Les carnets de Roland Jaccard
J’avais recopié, il y a une vingtaine d’années, cette réflexion de René Girard, que j’avais jugée prophétique : « Quand le mur de Berlin est tombé, si vous aviez dit que quinze ans plus tard la situation serait redevenue une opposition jumelle entre deux forces et que l’une de ces forces serait nommée islam, les gens vous auraient ri au nez. » La différence, c’est que l’occident ne croit plus à ses boucs émissaires, l’islam oui.
Certains ont perçu depuis longtemps – notamment Cioran, Caraco ou Sloterdijk – que, hier, l’homme occidental était l’émetteur absolu qui envoyait des messages au monde entier. Désormais, il est devenu le destinataire : il reçoit régulièrement des lettres cachetées qui lui déclarent la guerre. « Occident », aujourd’hui, c’est l’adresse d’une déclaration de guerre. Le plus surprenant est que, par lâcheté ou culpabilité, les Européens ne prennent même plus la peine de les ouvrir. Oui, l’heure de fermeture a bien sonné dans les jardins de l’occident. Il n’est que de voir combien sa culture a sombré pour en prendre la mesure. Mais réjouissons-nous : avec internet et le tourisme de masse, nous avons encore de quoi nous divertir. Sans doute plus pour très longtemps ! Et n’oublions pas que la mort, cela se mérite... surtout quand on vit dans la honte et l’aveuglement.
Comment définir l’histoire, sinon comme une lutte éternelle entre les paralytiques et les épileptiques ?

-- Données enregistrées --
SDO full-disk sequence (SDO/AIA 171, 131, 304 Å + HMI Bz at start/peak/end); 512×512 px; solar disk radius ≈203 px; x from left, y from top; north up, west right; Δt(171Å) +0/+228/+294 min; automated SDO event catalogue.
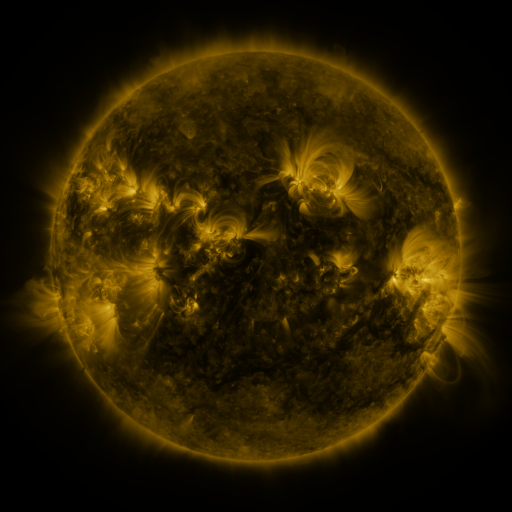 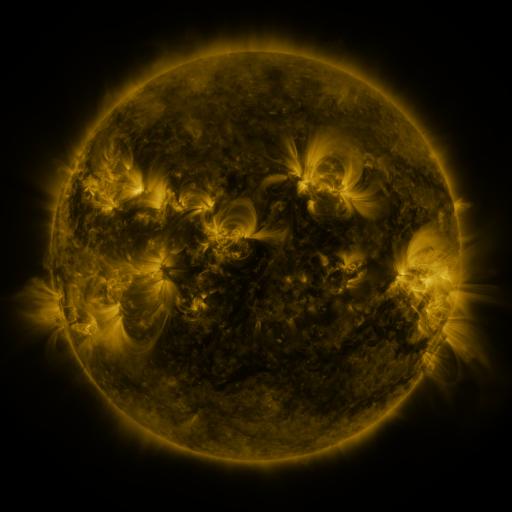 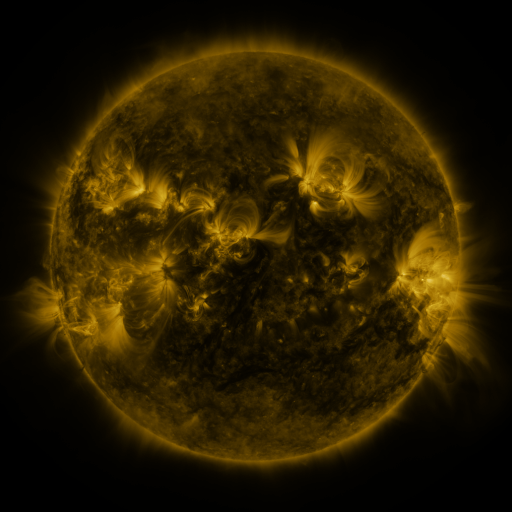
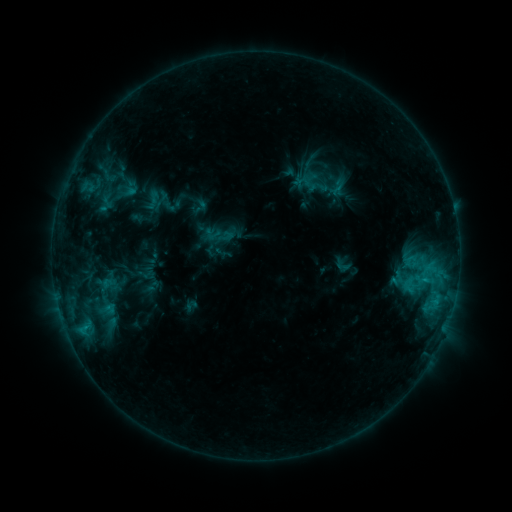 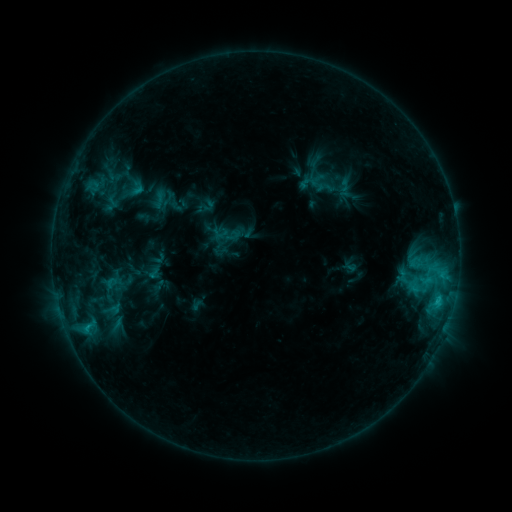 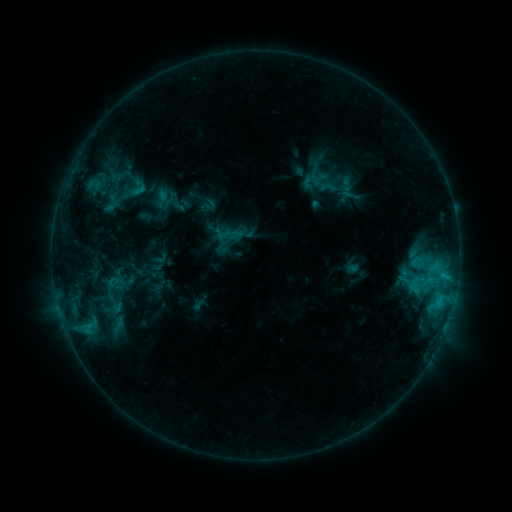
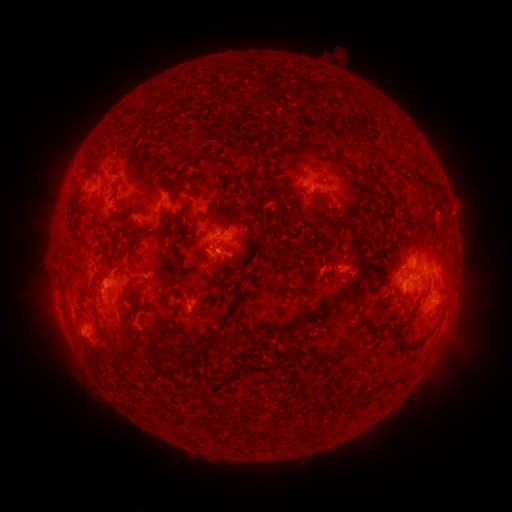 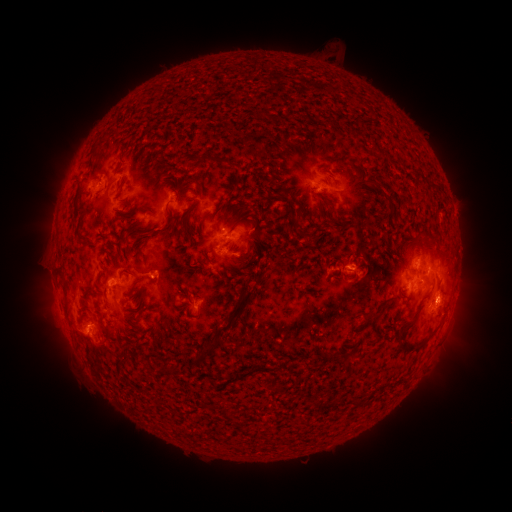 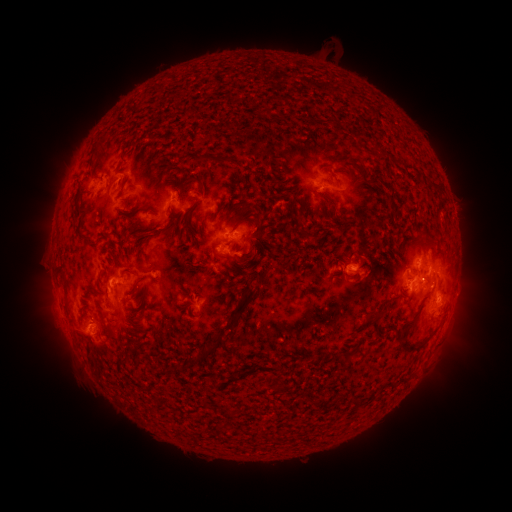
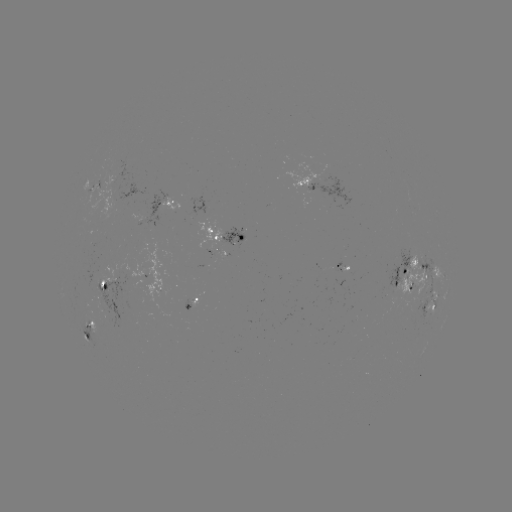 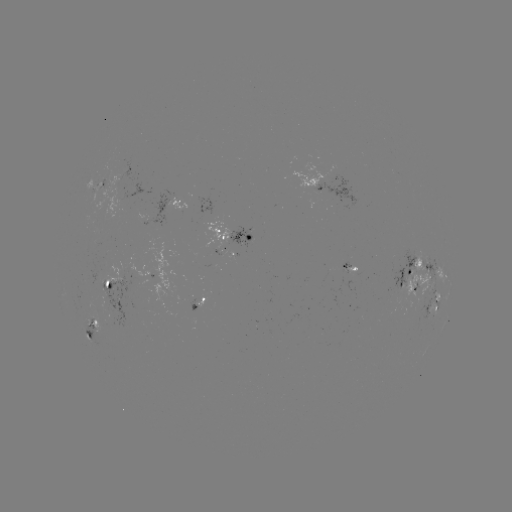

--

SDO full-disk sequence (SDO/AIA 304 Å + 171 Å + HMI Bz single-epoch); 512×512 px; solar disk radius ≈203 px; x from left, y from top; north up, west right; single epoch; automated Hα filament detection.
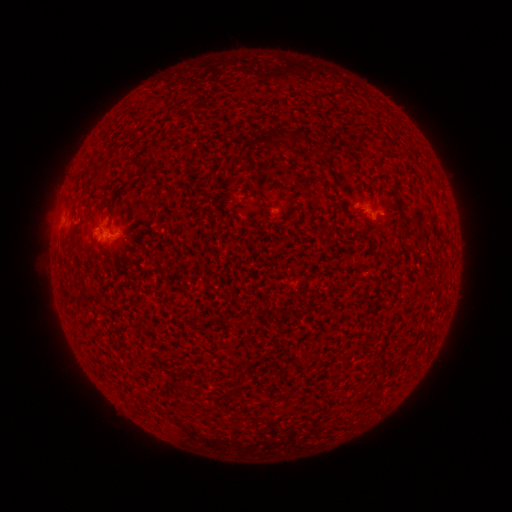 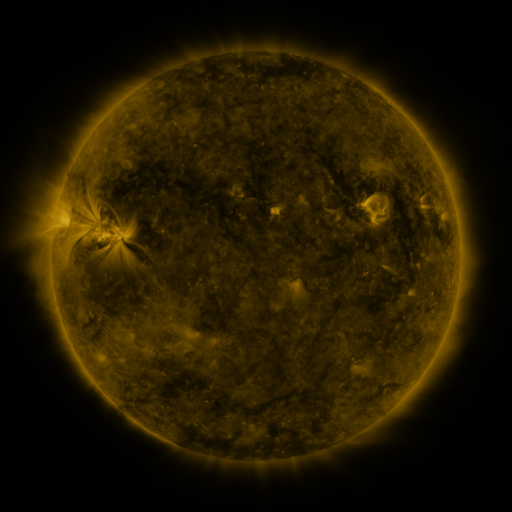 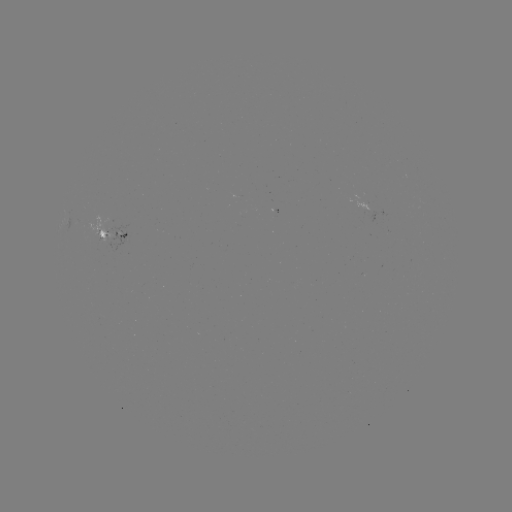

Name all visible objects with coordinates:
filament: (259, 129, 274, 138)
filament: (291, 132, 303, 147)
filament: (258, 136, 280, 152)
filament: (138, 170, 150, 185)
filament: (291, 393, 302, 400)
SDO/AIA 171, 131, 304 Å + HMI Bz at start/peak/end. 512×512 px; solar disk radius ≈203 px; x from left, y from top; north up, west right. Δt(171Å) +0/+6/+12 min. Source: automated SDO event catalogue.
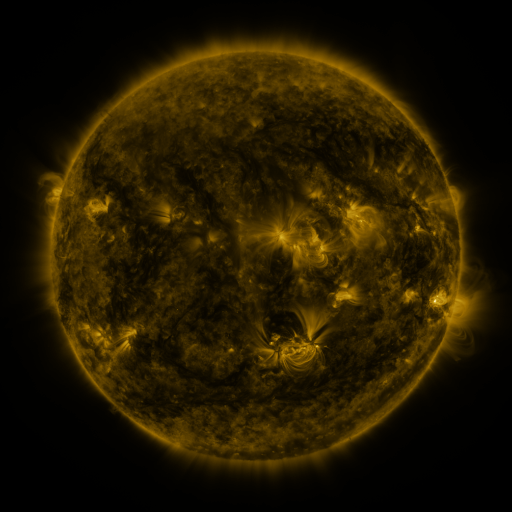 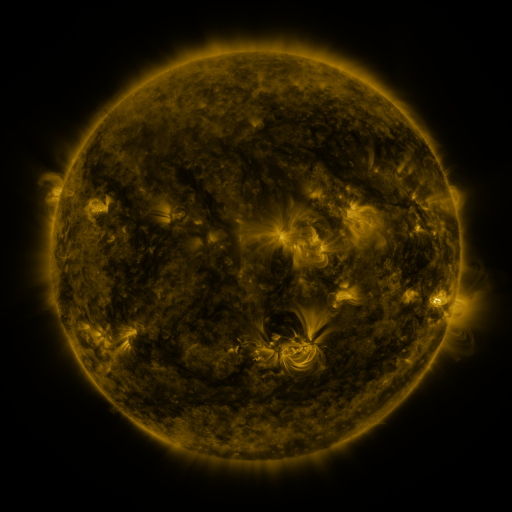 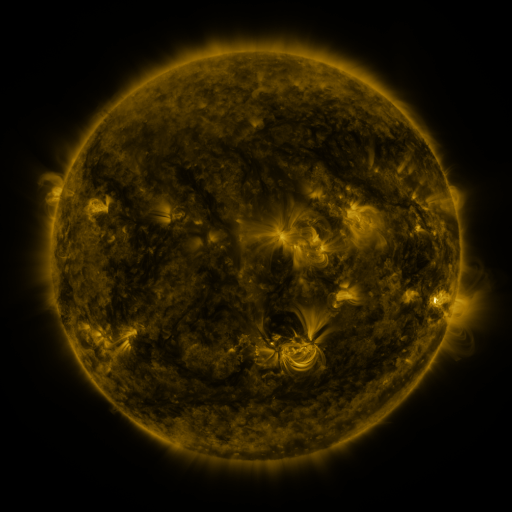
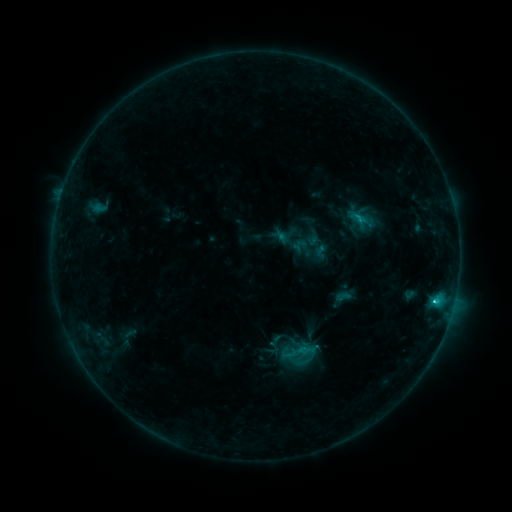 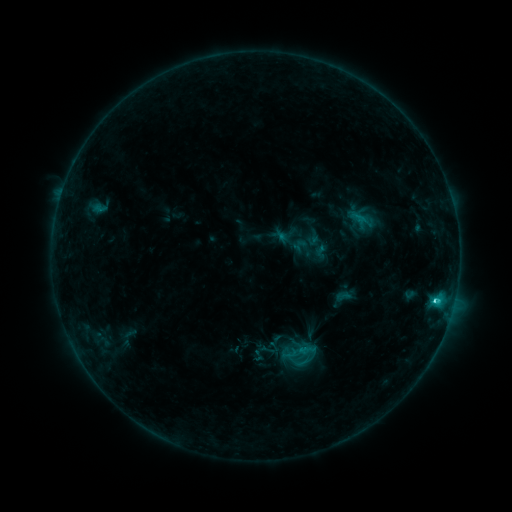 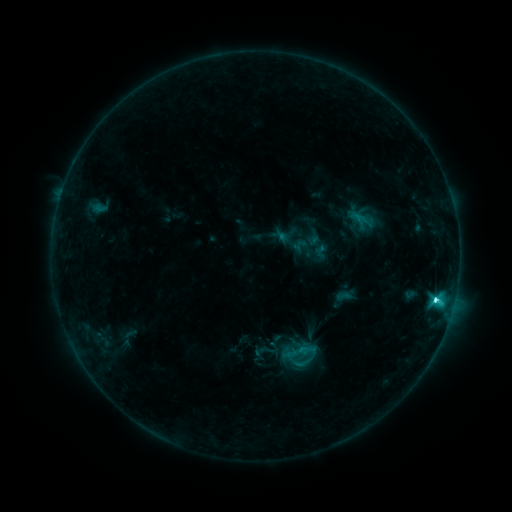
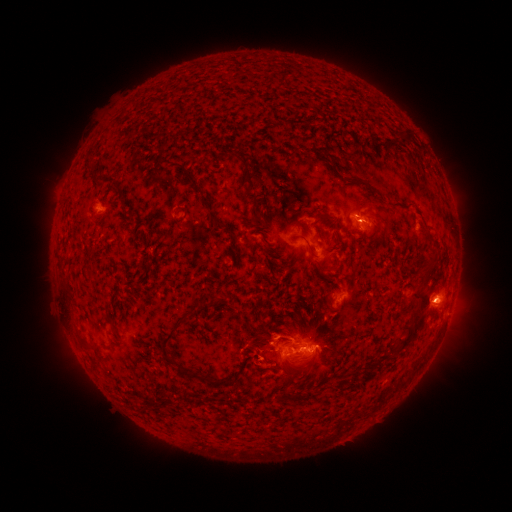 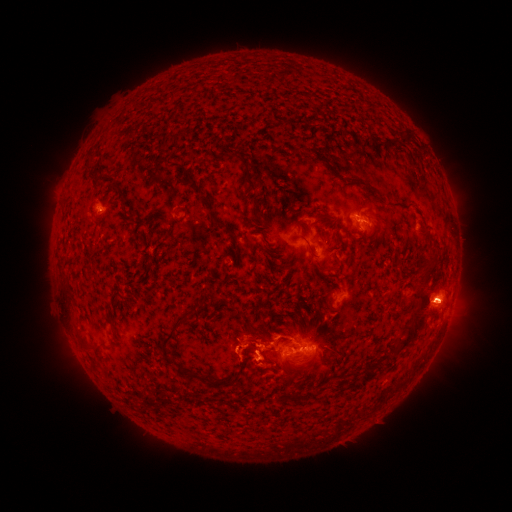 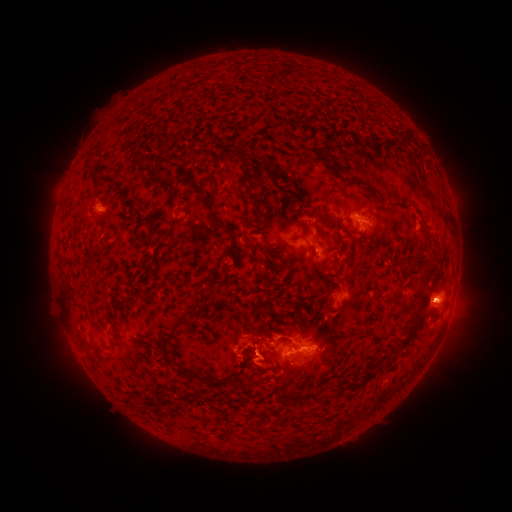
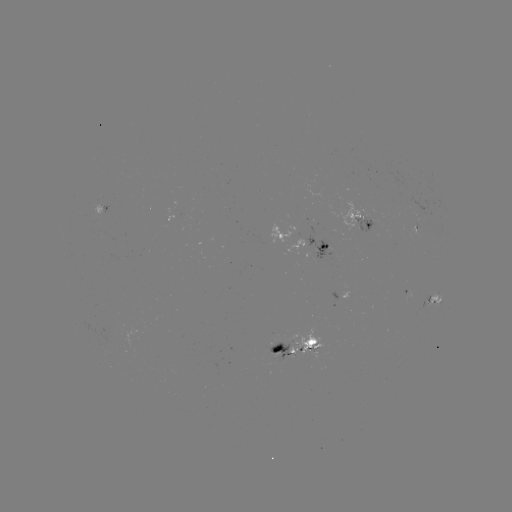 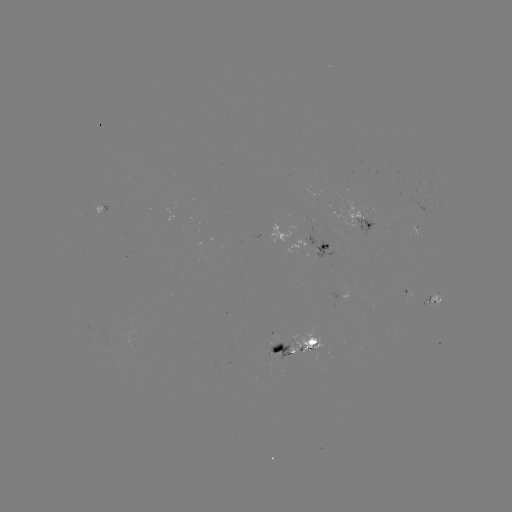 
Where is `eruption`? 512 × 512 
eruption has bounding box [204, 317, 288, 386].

-- Consignes --
1. Indiquez, s’il vous plaît, si chacune des affirmations suivantes concorde avec l’extrait, par oui ou non, en citant à l’identique les mots de l’extrait qui tranchent. (a) La réflexion de René Girard a été recopiée il y a une vingtaine d’années. (b) Les Européens ouvrent avec soin les lettres qui leur déclarent la guerre. (c) Internet et le tourisme de masse sont présentés comme des moyens de se divertir.
2. Réécrivez le passage de l’extrait qui s’ouvre sur les mots « Certains ont perçu » et se clôt sur « honte et l’aveuglement. », en substituant « récepteur » à « destinataire ».

-- Réponses --
1.
(a) Oui : « J’avais recopié, il y a une vingtaine d’années, cette réflexion de René Girard »
(b) Non : « les Européens ne prennent même plus la peine de les ouvrir »
(c) Oui : « avec internet et le tourisme de masse, nous avons encore de quoi nous divertir »

2.
Certains ont perçu depuis longtemps – notamment Cioran, Caraco ou Sloterdijk – que, hier, l’homme occidental était l’émetteur absolu qui envoyait des messages au monde entier. Désormais, il est devenu le récepteur : il reçoit régulièrement des lettres cachetées qui lui déclarent la guerre. « Occident », aujourd’hui, c’est l’adresse d’une déclaration de guerre. Le plus surprenant est que, par lâcheté ou culpabilité, les Européens ne prennent même plus la peine de les ouvrir. Oui, l’heure de fermeture a bien sonné dans les jardins de l’occident. Il n’est que de voir combien sa culture a sombré pour en prendre la mesure. Mais réjouissons-nous : avec internet et le tourisme de masse, nous avons encore de quoi nous divertir. Sans doute plus pour très longtemps ! Et n’oublions pas que la mort, cela se mérite... surtout quand on vit dans la honte et l’aveuglement.